Short task: Copy the records below exactly, from the line containing "Approximately how far" through the last line, and leave out every picture.

== Data extract

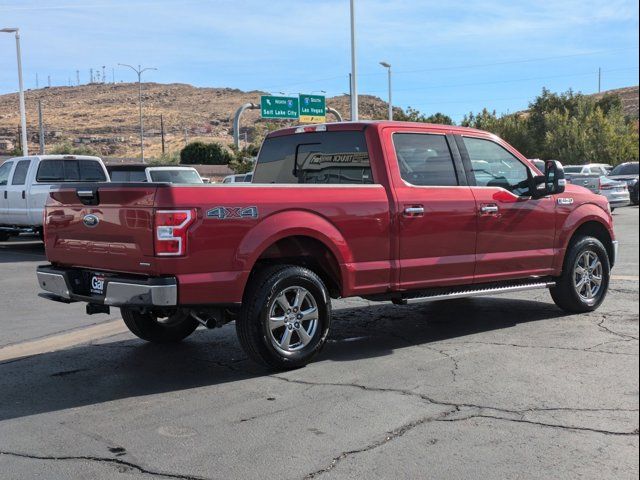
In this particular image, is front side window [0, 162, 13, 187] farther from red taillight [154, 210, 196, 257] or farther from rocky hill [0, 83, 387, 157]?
rocky hill [0, 83, 387, 157]

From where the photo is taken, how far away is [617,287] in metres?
9.93

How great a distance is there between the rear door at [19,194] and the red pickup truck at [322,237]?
32.3 ft

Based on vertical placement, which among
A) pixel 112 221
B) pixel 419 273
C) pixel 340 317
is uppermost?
pixel 112 221

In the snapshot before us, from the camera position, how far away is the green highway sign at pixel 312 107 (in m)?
42.2

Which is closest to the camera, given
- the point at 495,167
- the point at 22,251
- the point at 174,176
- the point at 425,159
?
the point at 425,159

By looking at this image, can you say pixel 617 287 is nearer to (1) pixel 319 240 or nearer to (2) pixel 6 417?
(1) pixel 319 240

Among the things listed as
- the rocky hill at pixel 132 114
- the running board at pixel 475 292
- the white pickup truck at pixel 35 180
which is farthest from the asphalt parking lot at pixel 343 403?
the rocky hill at pixel 132 114

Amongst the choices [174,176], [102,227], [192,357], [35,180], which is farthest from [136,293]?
[174,176]

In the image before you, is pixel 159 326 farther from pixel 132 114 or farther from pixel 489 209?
pixel 132 114

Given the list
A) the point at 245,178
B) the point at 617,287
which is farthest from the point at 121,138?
the point at 617,287

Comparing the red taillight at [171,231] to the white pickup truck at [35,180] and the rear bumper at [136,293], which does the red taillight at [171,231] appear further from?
the white pickup truck at [35,180]

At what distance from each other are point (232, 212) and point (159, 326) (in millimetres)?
2168

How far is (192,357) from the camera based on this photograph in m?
6.61

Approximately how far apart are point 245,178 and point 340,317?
13025mm
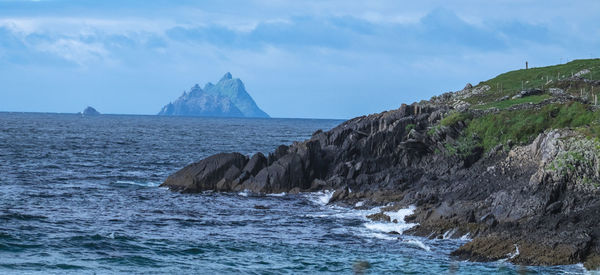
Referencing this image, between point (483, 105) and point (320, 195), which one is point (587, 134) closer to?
point (320, 195)

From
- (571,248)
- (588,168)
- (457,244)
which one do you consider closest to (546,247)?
(571,248)

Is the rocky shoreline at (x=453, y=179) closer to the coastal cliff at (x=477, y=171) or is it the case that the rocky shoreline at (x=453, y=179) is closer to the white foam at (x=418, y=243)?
the coastal cliff at (x=477, y=171)

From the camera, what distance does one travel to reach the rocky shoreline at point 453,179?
93.8ft

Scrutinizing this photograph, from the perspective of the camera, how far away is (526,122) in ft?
151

====

Result below:
Approximately how far apart are point 245,178 and point 340,317?
13025mm
Referencing this image, between point (483, 105) and point (320, 195), which one is point (587, 134) closer to?
point (320, 195)

From
- (571,248)
- (588,168)
- (457,244)
which one do you consider closest to (546,247)?
(571,248)

Is the rocky shoreline at (x=453, y=179) closer to the coastal cliff at (x=477, y=171) or is it the case that the rocky shoreline at (x=453, y=179) is closer to the white foam at (x=418, y=243)?
the coastal cliff at (x=477, y=171)

From the camera, what distance does one travel to reach the rocky shoreline at point 453,179?
93.8ft

Scrutinizing this photograph, from the perspective of the camera, how far away is (526,122) in ft?
151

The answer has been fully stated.